The Emery County Community Reinvestment Agency voted Sept. 4 to authorize $5,000 to finalize a county housing plan that will guide use of the CRA’s affordable‑housing set‑aside. The motion passed on roll call: Tom Huntington, Jordan Leonard, Jay Humphrey, Jacob Sharp and Kevin Jensen voted “aye.”
Board discussion before the vote covered multiple concepts for deploying the 10 percent affordable‑housing set‑aside that CRA law requires. Ideas raised by board members and staff included:
- Using CRA funds to buy manufactured/mobile homes (single‑wide or small dwellings) to place in existing, underused mobile‑home parks that already have hookups, then offering those homes on a rent‑to‑own schedule or other low‑interest repayment plan so buyers build equity; proponents said this approach uses existing infrastructure and reduces the barrier of obtaining new water hookups.
- Establishing a revolving loan fund or forgivable-loan programs for down-payment assistance; the draft housing plan includes examples such as forgivable loans (the draft suggested figures like up to $10,000 for down payments and $3,000 for closing costs as illustrative amounts, to be finalized in program guidelines).
- Piloting small senior housing near the new senior center and identifying county‑owned parcels or vacant hookups that could be repurposed for affordable small units.
- Considering partnerships and public‑private models so the CRA funds seed projects while private developers handle construction and long‑term management.

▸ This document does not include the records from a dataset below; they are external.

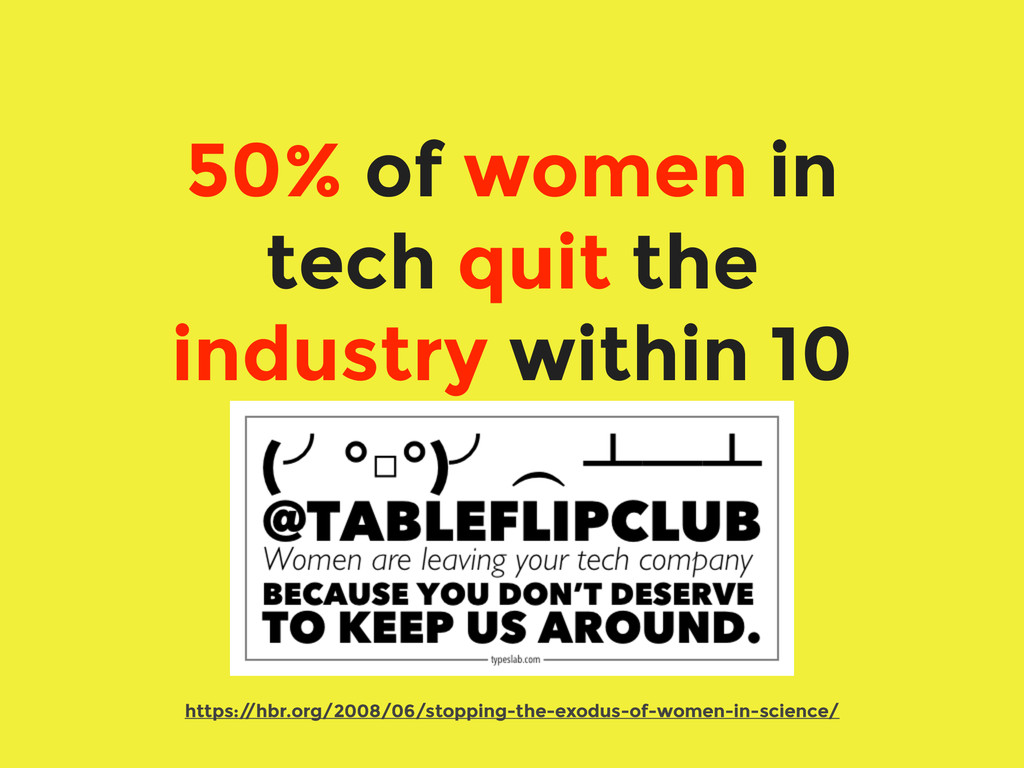 50% of women in tech quit the industry within 1...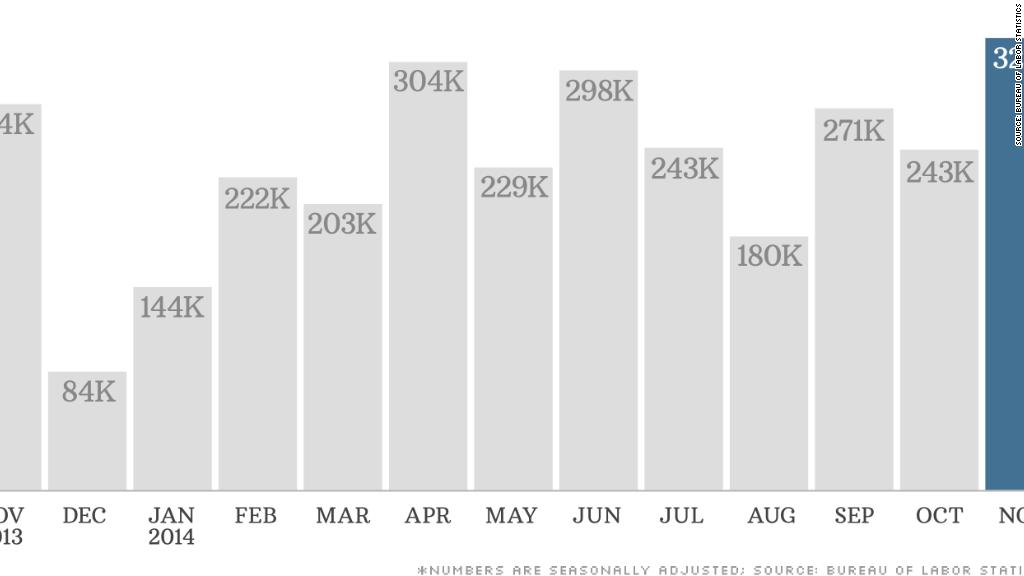 chart jobs report 120514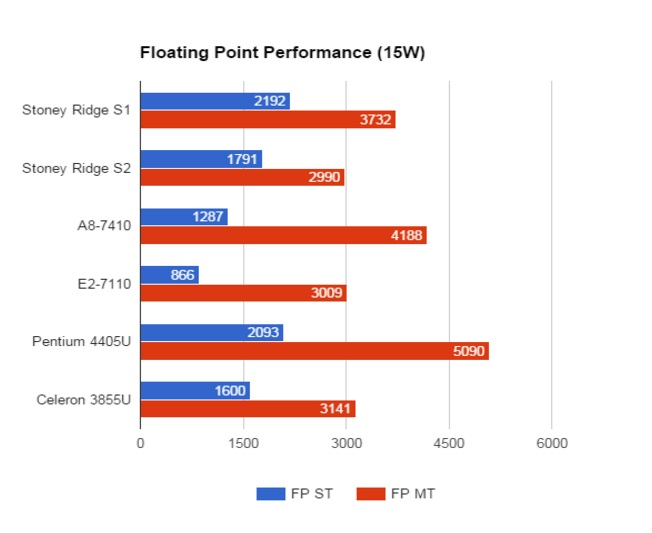 AMD Stoney Ridge Floating Point Performance 15W
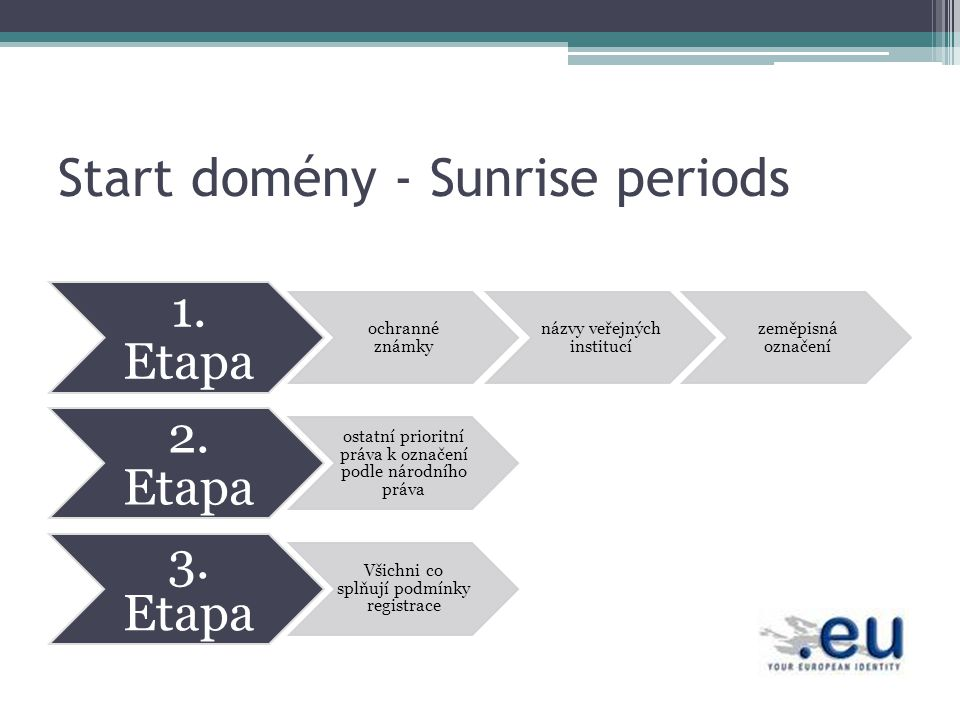 Start domény - Sunrise periods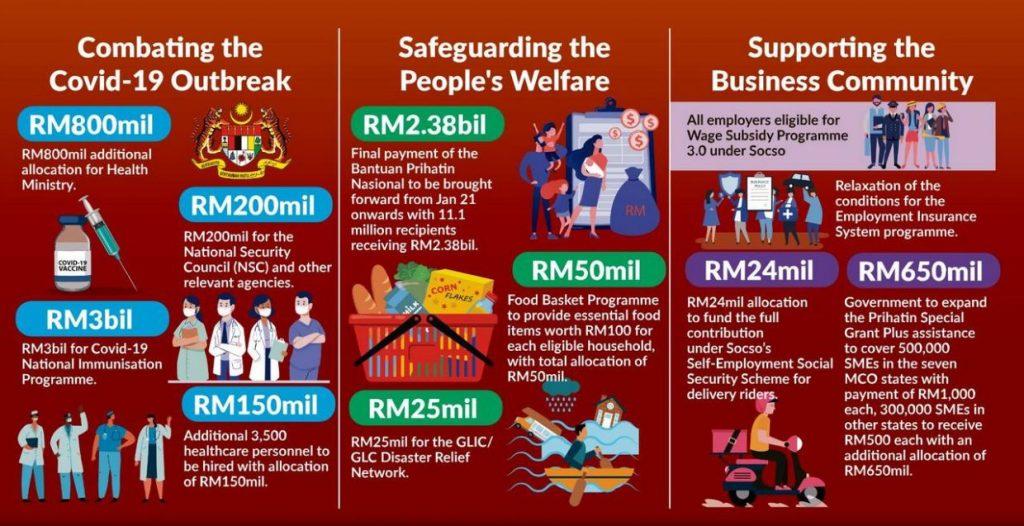 Fund allocation breakdown for Pakej Bantuan Perlindungan Ekonomi dan Rakyat Malaysia (PERMAI)
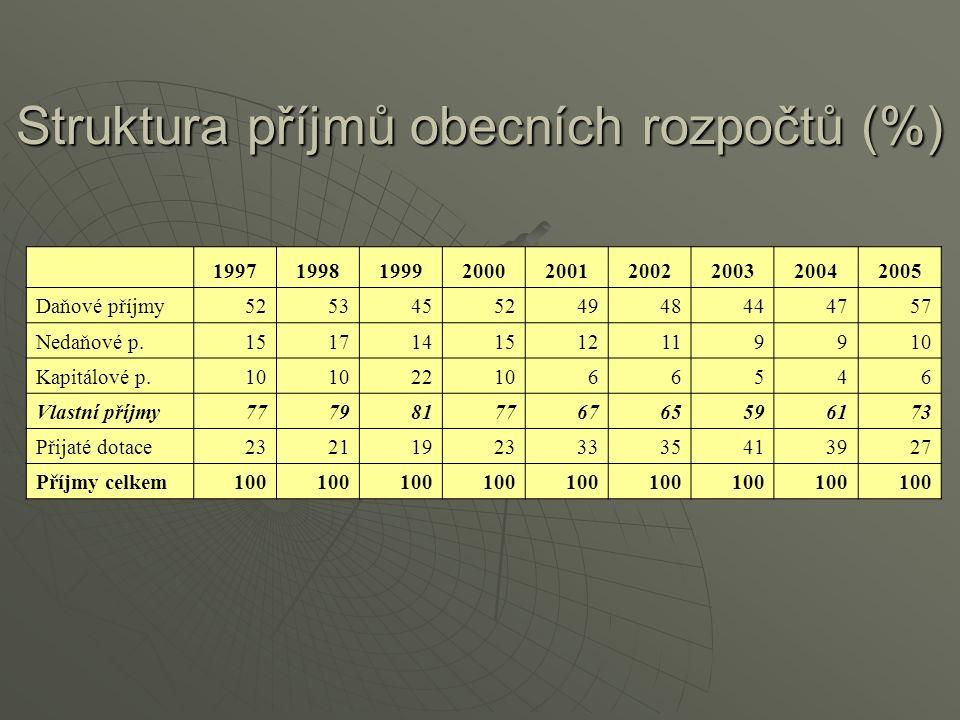 Struktura příjmů obecních rozpočtů (%) 199719981999200020012002200320042005 Daňové příjmy525345524948444757 Nedaňové p.1517141512119910 Kapitálové p.1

Staff and the Utah Association of Counties presenter emphasized legal limits and compliance needs: affordable‑housing funds must be income‑targeted under the statute, funds set aside for housing must be held in a separate fund and earn interest that remains with the housing set‑aside, and purchases or projects must meet income‑targeting requirements. The presenter said a draft housing plan had been prepared with outside legal and technical assistance and could be adopted as a framework to guide later, more-detailed applications and agreements; adoption of the framework would not obligate the CRA to fund every conceptual program in the plan.
Board members discussed implementation risks — including ongoing administration, possible competition with private sellers and developers, and the need for deed restrictions, monitoring and potential enforcement to prevent misuse (for example, ensuring income targeting and preventing quick resale as market housing or conversion to short‑term rentals).
After discussion, a board member moved and a second was given to pay $5,000 toward the final housing plan. The motion passed on roll call. Staff said the plan would provide the framework for future program rules, applications and deed‑restriction language, and the CRA’s housing set‑aside could later be used for revolving‑loan capital, manufactured‑home purchases, infrastructure components directly tied to an income‑targeted housing project, or other eligible activities as allowed by statute and local policy.